Over the years, I’ve discovered that my male seahorses tend to be more shy, and more likely to hide, than the females.

16D16 Moya and Magellan 2

 

This isn’t a unique observation, incidentally. Seahorse keepers and scientists have recognized that male seahorses are often more retiring and more likely to hide than their female counterparts, most likely because, in seahorses, the male broods and gives birth to the young. (Seahorses are one of the few species in which the male experiences a true pregnancy.)

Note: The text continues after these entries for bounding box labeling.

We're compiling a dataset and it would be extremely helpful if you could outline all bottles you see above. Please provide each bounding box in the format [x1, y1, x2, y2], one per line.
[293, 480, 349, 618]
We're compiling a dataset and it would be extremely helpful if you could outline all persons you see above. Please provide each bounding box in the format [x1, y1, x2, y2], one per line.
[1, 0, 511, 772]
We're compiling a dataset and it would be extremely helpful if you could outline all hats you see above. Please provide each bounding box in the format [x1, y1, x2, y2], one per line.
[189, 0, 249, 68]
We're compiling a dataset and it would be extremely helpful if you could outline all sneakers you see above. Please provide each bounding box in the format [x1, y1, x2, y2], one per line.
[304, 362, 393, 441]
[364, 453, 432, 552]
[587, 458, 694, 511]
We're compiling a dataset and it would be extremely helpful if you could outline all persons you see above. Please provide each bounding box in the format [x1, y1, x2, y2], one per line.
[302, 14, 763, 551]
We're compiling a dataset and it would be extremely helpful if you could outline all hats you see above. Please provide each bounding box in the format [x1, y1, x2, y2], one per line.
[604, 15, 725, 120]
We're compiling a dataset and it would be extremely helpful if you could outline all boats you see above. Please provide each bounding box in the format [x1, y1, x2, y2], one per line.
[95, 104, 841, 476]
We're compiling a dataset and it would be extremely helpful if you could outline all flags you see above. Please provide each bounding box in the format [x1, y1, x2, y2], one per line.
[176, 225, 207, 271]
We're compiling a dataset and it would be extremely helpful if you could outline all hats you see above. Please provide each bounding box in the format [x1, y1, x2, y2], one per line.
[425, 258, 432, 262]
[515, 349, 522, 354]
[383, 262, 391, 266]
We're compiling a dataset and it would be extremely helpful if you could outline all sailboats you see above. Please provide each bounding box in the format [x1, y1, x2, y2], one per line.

For this reason, male seahorses often feel the need to hide, to protect their current or future broods.

My current male seahorse, Moya, is a great example of male seahorse shyness. Where my other seahorses spend time “out and about,” swimming around the reef and hitching to various corals (particularly sea fans), Moya spends almost all of his time in one of two places:

Hiding in a cave near the bottom of the reef,

16G05 Moya

Or hiding under a kenya tree coral in the upper left corner of the reef, near the back of the tank:

16G05 Moya and kenya tree

Both of these spots are “hidden” enough that Moya believes he can’t be seen by me or anyone else who approaches the tank. From a seahorse perspective, they’re “safe,” and although he’s glad to have the other seahorses join him there, he rarely joins them elsewhere on the reef while the lights are on.

Late at night, when the lights go out, he often joins the rest of the herd on a gorgonian (sea fan) cluster with room for all three seahorses to sleep together–but the moment the lights come on in the morning–and often even before that–he returns to the safety of his favorite cave.

16G05 Moya 2

Have you ever noticed seahorses hiding, either in an aquarium or in the wild?